Sen. Bill Cassidy (R-La.) on Sunday said he is “very concerned” about the possibility of changing the hepatitis B vaccine schedule for infants in the United States.
Health and Human Services Secretary Robert F. Kennedy Jr.’s panel of federal vaccine advisers is set to discuss and potentially vote on changing that vaccine schedule when they next meet on Dec. 4.
On Sunday, Cassidy said he “was concerned” and that the vaccine and its ingredients, such as aluminum, which the panel is set to discuss, “have been shown to be safe.”
“This is policy by people who don’t understand the epidemiology of hepatitis B, or who have grown comfortable with the fact that we’ve been so successful with our recommendation that now the incidence of hepatitis B is so low, they feel like we can rest on our laurels,” he told Margaret Brennan on “Face the Nation.”

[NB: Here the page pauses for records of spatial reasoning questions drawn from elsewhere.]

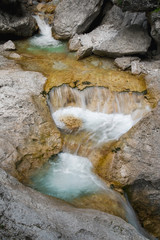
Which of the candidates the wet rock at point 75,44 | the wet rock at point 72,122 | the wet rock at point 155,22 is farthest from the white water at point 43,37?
the wet rock at point 72,122

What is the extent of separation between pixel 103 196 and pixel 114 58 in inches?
302

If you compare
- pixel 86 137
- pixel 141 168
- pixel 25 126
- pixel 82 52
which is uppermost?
pixel 82 52

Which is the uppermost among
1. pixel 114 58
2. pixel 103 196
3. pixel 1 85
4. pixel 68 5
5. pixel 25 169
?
pixel 68 5

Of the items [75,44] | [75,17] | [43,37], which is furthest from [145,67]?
[43,37]

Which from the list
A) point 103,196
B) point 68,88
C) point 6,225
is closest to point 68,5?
point 68,88

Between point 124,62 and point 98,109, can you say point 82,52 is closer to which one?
point 124,62

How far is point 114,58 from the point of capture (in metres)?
11.7

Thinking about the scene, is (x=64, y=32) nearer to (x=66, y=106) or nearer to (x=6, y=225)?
(x=66, y=106)

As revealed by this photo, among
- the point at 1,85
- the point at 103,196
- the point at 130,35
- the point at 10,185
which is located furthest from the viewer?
the point at 130,35

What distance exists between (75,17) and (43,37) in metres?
2.47

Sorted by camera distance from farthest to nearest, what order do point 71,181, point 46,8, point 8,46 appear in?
point 46,8
point 8,46
point 71,181

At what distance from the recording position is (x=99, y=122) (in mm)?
8977

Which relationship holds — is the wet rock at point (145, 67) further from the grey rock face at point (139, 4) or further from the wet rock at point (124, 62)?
the grey rock face at point (139, 4)

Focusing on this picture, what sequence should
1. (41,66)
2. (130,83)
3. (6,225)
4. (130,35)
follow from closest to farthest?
1. (6,225)
2. (130,83)
3. (41,66)
4. (130,35)
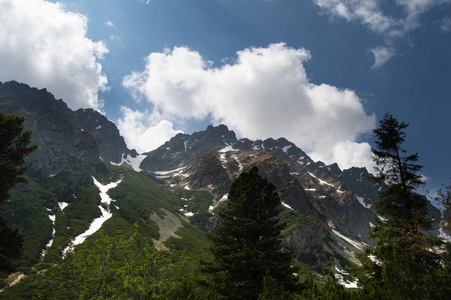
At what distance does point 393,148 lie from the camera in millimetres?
20641

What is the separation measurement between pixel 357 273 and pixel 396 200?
700cm

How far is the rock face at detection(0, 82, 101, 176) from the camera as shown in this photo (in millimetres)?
133500

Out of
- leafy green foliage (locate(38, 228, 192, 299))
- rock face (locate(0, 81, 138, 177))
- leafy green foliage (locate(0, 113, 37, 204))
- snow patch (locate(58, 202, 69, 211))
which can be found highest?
rock face (locate(0, 81, 138, 177))

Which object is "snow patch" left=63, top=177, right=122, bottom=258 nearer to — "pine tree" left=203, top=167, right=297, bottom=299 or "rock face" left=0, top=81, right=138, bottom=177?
"rock face" left=0, top=81, right=138, bottom=177

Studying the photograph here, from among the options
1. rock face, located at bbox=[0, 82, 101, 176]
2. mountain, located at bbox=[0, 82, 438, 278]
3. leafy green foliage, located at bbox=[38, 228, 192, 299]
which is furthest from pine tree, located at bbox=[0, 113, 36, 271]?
rock face, located at bbox=[0, 82, 101, 176]

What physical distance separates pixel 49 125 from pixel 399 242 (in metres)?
188

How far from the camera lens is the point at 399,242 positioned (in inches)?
412

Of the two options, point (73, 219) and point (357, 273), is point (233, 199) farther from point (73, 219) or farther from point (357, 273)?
point (73, 219)

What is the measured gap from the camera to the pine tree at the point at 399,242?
8086 millimetres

According to a Federal Register notice, the agenda for the Centers for Disease Control and Prevention’s Advisory Committee on Immunization Practices will include “discussions on vaccine safety, the childhood and adolescent immunization schedule, and hepatitis B vaccines.”
Removing aluminum, or even issuing a warning about its use, would affect some of the most important childhood shots, including those for DTaP, hepatitis A and B, HPV, pneumococcal and meningitis.
Aside from hepatitis B, it’s not clear what other changes the panel could discuss. However, the Trump administration has been advocating for breaking up the combined measles-mumps-rubella shot given to children into three shots, arguing without evidence that it’s more beneficial and safer to space them out.
Cassidy, chair of the Senate Committee on Health, Education, Labor, and Pensions, has previously spoken out against a recommendation to no longer vaccinate newborns against hepatitis B.
He has also noted how newborn hepatitis B infections dropped by nearly 70 percent after the vaccine was approved.
“I’m a doctor. I have seen people die from vaccine-preventable disease,” Cassidy told Brennan on Sunday. “I want people to be healthy. I want to make America healthy, and you don’t start by stopping recommendations that have made us substantially healthier.”